Company Interview20 Feb, 2026

Key points:

Guzman y Gomez (ASX:GYG) reports $10.6 million net profit after tax, up 45%Transitioning US delivery partner from DoorDash to UberStrong focus on expanding drive-thru restaurants and international growthLong-term strategy prioritises operational efficiency and financial discipline

Guzman y Gomez (ASX:GYG) reports a record net profit after tax of $10.6 million for the half-year, up 45%, with revenue reaching $261.2 million. Co-CEO Steven Marks states the company remains optimistic about future growth, particularly in the United States, despite an expectation of slightly increased losses as US operations expand. Marks highlights the transition from DoorDash to Uber for US deliveries, which may influence short-term sales, but stresses optimism for long-term growth and an increased focus on operational efficiency.

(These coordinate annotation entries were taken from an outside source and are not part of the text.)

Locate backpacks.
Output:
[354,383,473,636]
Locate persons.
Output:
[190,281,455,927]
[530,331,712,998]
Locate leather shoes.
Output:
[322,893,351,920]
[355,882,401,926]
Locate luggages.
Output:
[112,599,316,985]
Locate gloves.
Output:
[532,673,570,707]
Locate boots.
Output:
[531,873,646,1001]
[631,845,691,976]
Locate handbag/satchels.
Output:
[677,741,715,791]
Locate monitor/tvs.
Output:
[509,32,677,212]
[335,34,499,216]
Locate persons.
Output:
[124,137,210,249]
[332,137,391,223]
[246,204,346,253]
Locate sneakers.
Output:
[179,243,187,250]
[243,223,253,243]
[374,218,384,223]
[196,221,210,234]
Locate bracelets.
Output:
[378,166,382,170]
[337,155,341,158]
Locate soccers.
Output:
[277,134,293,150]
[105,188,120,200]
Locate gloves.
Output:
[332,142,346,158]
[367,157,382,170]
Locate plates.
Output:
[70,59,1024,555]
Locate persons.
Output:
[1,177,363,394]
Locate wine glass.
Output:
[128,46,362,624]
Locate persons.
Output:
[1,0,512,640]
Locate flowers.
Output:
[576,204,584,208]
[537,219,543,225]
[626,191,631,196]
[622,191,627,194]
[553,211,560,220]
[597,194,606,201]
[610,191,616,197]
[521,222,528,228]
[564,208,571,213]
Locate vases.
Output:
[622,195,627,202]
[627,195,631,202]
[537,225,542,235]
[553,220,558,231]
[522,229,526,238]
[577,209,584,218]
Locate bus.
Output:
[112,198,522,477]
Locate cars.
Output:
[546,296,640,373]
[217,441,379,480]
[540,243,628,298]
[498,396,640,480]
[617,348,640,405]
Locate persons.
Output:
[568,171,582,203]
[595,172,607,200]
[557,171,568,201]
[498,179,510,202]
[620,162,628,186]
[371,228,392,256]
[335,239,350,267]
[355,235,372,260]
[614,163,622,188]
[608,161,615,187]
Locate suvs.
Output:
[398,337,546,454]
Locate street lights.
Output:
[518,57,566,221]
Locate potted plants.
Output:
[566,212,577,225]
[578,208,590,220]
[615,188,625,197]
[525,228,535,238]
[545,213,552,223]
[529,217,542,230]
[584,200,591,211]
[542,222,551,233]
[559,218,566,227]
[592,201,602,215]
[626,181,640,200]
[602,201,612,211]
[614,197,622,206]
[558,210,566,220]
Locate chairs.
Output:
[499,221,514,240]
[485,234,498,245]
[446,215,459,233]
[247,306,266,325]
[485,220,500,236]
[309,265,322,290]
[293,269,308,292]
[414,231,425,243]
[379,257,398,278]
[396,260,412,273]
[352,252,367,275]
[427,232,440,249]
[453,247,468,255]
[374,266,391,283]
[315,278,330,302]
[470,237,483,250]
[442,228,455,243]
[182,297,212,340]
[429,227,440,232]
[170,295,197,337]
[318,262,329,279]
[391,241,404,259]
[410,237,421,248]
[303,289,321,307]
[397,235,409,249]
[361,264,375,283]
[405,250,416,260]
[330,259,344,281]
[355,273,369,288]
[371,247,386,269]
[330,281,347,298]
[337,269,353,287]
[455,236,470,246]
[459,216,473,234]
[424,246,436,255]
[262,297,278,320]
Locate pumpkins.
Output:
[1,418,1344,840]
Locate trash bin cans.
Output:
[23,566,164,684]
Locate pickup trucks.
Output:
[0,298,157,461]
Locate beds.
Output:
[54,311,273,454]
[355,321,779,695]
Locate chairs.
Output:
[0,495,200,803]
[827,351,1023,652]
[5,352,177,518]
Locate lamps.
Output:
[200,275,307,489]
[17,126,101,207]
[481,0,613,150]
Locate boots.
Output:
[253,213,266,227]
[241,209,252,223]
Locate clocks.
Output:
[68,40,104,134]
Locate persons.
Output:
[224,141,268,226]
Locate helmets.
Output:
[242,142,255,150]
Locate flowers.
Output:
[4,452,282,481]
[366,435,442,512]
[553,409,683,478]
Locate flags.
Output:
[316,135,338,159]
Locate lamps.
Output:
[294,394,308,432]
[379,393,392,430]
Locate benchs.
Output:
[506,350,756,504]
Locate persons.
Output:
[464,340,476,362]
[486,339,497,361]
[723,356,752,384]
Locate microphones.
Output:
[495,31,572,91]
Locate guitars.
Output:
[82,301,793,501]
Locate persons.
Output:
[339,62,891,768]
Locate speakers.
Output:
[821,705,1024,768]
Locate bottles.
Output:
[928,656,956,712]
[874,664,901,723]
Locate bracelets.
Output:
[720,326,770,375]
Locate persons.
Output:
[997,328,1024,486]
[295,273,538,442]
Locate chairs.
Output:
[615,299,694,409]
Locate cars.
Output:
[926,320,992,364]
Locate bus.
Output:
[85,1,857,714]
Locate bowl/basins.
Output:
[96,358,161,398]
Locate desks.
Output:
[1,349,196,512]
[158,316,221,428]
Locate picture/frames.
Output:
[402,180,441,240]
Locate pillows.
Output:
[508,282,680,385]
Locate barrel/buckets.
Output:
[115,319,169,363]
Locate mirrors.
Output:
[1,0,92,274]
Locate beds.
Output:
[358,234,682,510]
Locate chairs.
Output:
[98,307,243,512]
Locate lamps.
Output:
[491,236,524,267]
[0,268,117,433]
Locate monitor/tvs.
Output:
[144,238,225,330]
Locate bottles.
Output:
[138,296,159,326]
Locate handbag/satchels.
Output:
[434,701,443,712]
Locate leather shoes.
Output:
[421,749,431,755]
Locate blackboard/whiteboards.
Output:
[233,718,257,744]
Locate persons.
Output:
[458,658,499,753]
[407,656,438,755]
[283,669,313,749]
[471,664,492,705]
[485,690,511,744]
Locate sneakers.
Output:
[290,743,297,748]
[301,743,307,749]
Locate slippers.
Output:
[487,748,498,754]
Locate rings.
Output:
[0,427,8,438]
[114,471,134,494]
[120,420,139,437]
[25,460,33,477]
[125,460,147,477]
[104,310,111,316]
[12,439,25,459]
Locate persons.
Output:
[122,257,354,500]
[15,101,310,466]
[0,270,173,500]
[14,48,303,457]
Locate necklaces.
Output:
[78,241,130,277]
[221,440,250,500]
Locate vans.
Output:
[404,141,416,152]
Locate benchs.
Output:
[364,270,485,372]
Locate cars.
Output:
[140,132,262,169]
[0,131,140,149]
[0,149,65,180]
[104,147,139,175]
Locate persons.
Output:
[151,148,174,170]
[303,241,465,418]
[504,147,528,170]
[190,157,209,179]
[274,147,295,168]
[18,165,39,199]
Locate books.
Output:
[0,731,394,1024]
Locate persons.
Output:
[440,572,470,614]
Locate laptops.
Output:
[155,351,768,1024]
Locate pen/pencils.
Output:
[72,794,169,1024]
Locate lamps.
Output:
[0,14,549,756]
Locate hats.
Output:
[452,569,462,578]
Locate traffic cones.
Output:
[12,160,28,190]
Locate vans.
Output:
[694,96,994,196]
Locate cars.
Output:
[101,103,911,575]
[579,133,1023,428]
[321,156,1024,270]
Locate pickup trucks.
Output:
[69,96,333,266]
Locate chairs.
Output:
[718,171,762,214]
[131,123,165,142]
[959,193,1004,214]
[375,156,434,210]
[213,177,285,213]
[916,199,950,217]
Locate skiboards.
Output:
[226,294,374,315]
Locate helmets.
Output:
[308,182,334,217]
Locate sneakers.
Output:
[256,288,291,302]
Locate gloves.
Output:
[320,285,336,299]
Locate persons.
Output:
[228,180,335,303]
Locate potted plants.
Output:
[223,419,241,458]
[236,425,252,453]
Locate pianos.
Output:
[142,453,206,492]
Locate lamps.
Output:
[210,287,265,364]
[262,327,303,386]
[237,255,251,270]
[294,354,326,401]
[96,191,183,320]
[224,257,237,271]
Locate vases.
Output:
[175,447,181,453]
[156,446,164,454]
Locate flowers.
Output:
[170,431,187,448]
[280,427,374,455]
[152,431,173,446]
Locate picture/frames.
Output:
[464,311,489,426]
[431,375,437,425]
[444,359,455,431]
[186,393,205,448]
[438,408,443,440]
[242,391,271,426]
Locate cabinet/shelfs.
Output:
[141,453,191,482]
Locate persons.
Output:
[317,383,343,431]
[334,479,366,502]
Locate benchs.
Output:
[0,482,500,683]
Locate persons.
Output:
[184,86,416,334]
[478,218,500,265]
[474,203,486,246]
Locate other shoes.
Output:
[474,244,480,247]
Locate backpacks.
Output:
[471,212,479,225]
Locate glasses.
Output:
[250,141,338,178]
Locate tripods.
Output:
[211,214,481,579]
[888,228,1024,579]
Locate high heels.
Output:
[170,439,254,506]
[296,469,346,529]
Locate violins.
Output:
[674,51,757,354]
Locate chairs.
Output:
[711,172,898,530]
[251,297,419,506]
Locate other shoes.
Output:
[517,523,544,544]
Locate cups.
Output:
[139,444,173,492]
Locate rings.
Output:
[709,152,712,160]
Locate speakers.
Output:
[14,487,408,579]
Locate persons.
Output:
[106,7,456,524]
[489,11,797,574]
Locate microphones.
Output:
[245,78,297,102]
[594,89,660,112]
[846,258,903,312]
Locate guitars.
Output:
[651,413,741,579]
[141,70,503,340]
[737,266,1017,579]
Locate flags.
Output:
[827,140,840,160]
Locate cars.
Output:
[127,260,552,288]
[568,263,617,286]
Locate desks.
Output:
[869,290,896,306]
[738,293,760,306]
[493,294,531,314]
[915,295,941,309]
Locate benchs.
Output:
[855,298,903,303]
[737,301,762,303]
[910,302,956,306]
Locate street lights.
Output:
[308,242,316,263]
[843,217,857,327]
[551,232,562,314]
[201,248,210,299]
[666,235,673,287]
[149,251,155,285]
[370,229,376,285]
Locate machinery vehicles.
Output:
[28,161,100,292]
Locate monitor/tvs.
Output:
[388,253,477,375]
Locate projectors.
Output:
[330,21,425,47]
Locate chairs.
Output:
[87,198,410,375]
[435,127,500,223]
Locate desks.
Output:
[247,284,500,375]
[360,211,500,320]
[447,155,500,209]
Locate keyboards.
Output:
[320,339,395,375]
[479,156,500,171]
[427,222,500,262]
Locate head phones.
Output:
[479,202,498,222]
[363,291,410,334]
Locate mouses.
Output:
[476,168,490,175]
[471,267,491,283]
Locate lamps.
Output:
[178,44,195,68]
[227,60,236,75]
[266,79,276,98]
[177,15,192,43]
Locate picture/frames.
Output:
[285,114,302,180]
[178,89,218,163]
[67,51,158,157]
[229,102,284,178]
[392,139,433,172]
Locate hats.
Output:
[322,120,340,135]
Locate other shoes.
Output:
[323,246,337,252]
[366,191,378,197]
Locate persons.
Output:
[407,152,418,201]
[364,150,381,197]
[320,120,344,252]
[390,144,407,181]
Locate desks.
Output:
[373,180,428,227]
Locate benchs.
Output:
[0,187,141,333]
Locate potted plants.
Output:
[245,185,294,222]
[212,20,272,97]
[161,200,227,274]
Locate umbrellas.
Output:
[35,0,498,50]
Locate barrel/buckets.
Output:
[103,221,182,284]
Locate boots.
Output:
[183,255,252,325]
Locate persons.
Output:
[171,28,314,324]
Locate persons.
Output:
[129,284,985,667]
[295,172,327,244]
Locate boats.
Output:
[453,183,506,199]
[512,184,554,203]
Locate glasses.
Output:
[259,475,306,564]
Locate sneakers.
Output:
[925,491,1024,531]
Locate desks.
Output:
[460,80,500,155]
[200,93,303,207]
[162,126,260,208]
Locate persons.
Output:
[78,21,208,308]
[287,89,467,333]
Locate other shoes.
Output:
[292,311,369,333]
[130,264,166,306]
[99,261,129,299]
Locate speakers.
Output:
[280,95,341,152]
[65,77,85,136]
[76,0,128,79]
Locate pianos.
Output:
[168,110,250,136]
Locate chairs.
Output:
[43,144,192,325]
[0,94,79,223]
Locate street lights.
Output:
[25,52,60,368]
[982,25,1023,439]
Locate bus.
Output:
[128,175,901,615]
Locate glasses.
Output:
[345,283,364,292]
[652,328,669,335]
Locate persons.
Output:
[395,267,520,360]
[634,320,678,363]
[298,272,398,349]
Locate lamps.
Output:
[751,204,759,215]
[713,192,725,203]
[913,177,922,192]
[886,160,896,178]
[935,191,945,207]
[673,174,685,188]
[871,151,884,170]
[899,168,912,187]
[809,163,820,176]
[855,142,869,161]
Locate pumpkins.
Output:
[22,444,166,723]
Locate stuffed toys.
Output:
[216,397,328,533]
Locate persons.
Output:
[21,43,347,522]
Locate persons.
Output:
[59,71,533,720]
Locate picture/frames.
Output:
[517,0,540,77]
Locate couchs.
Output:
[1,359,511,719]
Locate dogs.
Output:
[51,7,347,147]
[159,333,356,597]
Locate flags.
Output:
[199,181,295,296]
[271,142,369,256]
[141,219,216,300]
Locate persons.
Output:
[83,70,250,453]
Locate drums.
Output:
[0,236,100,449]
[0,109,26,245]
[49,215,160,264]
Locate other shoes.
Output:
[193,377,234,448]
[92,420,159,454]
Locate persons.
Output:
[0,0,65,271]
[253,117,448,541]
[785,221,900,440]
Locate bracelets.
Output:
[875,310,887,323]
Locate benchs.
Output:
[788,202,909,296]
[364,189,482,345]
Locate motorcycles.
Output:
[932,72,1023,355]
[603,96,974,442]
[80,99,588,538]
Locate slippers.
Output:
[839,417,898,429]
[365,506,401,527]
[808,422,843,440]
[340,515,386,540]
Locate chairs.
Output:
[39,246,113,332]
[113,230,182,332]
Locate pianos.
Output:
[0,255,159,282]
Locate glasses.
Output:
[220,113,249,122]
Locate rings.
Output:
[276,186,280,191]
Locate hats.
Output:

Marks points to Guzman y Gomez's position in the quick service restaurant space, noting the brand’s strong drive-thru performance in Australia and a unique offering compared to competitors like Chipotle in the US. The company operates 240 restaurants in Australia, many of which are drive-thrus, and currently has eight US locations with plans to expand to at least 15. Marks emphasises the strong performance of drive-thrus, the brand's focus on breakfast, lunch, and dinner, and the evolving mini range menu, which caters to changing consumer preferences.

While acknowledging that the share price has reached a record low, Marks contends significant value exists in the company’s long-term strategy. He stresses a focus on financial discipline, operating leverage, and continued growth across Australia, Singapore, Japan, and the US.